Tuesday, 25 September 2012

Procurement risk management when the pips squeak

  • Achieve sales of 5m of launching iPhone 5. Share price reduced by 1/50th. 5,000 police officers  called in for 10 hours, to supplement the existing 1,500 security guards, in order to quash a riot of 2,000 workers at your sole assembler's manufacturing plant. That’s quite a weekend. To make matters worse the riot was caused as a result of a dispute between one of the security guards and a worker – was it a contract security firm?  Sounds like an unbelievable case study exam question but that was last weekend!

    Of  course the warning bells must have been ringing earlier when the supplier installed nets around its factory in an attempt to reduce employee suicides.
  • The volume of those ringing bells must have been deafening when it was learnt that the supplier’s new employees were being asked to sign a statement that they would not commit suicide. 

    Foxconn, with a workforce of 78,000, is the world’s largest contract supplier of electronic goods – yes, they are the iPhone5 sole assembler, therefore Apple are strategically dependent on it for the manufacture of iPhones. The estimated cost of the components in the iPhone5 are estimated to cost $199 (for the 16GB model) while it sells for $650. Microsoft and Dell are also big customers.
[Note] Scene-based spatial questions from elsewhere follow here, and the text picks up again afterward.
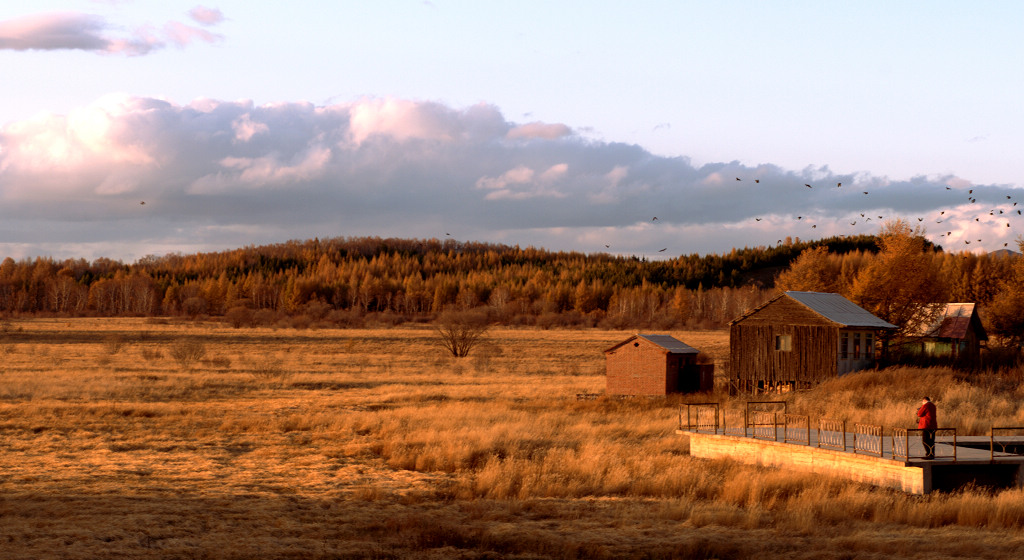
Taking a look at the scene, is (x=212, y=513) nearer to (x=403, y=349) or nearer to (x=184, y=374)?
(x=184, y=374)

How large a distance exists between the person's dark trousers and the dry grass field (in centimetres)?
137

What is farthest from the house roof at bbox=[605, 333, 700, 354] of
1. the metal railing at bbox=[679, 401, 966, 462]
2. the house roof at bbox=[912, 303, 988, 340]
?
the house roof at bbox=[912, 303, 988, 340]

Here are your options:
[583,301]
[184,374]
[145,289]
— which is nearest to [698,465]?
[184,374]

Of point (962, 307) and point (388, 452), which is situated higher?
point (962, 307)

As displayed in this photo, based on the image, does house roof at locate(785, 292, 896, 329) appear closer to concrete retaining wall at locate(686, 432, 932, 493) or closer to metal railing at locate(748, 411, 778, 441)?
metal railing at locate(748, 411, 778, 441)

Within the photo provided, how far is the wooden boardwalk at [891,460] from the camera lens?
1933 centimetres

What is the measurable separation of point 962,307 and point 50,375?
52.6 metres

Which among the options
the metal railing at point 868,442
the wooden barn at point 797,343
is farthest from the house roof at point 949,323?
the metal railing at point 868,442

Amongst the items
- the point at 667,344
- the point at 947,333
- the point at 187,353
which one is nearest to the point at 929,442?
the point at 667,344

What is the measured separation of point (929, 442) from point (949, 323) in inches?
1507

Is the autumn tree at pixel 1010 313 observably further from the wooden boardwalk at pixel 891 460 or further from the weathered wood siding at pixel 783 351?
the wooden boardwalk at pixel 891 460

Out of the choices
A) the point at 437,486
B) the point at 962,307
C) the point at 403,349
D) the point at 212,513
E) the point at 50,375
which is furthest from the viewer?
the point at 403,349

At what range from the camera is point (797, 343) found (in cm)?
4356

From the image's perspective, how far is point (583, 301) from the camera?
17438 cm
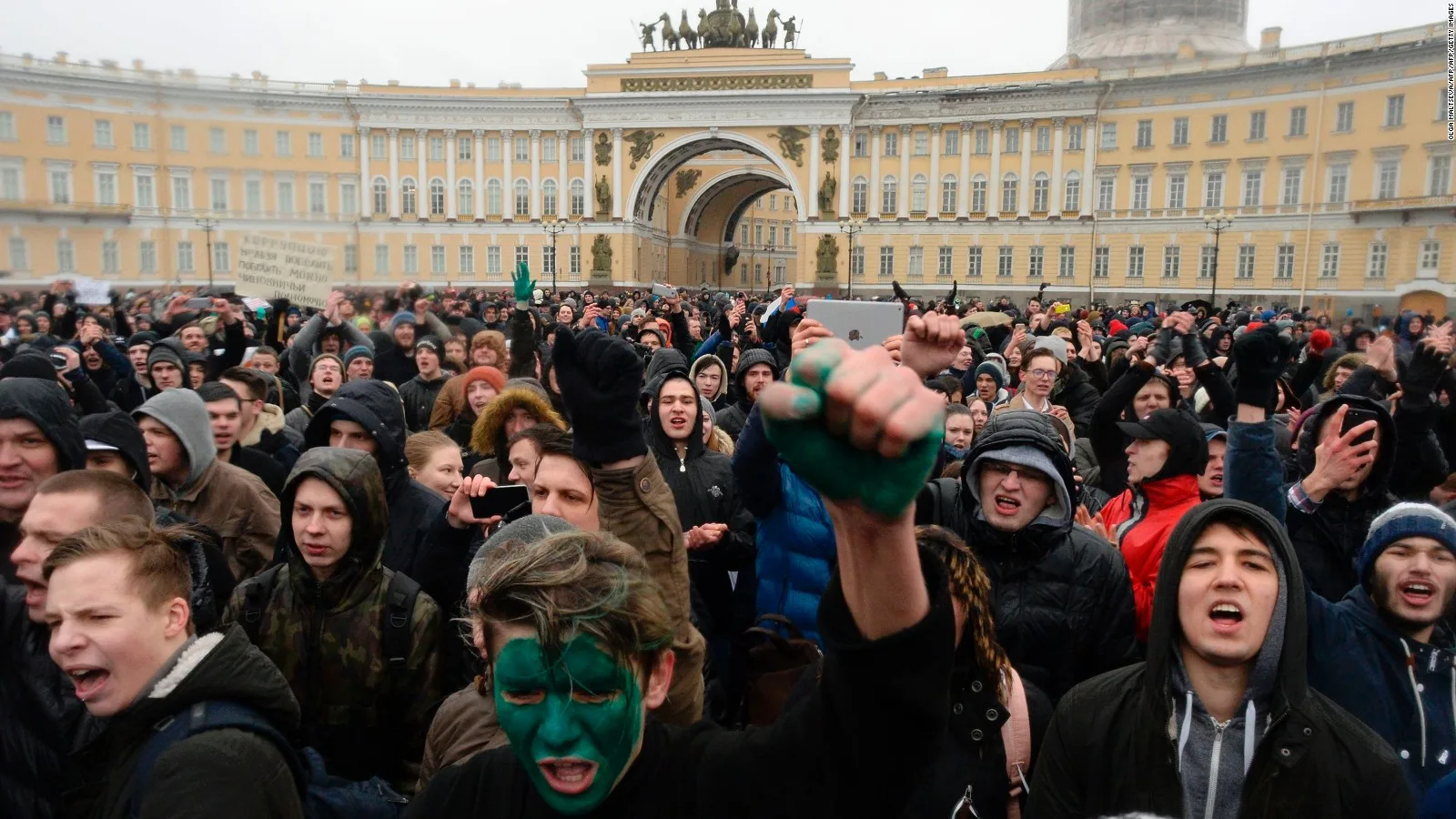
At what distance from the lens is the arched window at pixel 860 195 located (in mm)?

What happens in Taiwan does not stay in Taiwan.
This latest saga is not unique by far.  Fresh in the minds of readers will be the G4S Olympics debacle and hopefully my blog on not casting the first stone.  

Will Apple be scarred by this experience and punished by the market?  I doubt it.  However, what is clear is that supply risk management is not a well practiced theory.  Unfortunately, we can also expect supplier risk to increase in the current financial climate.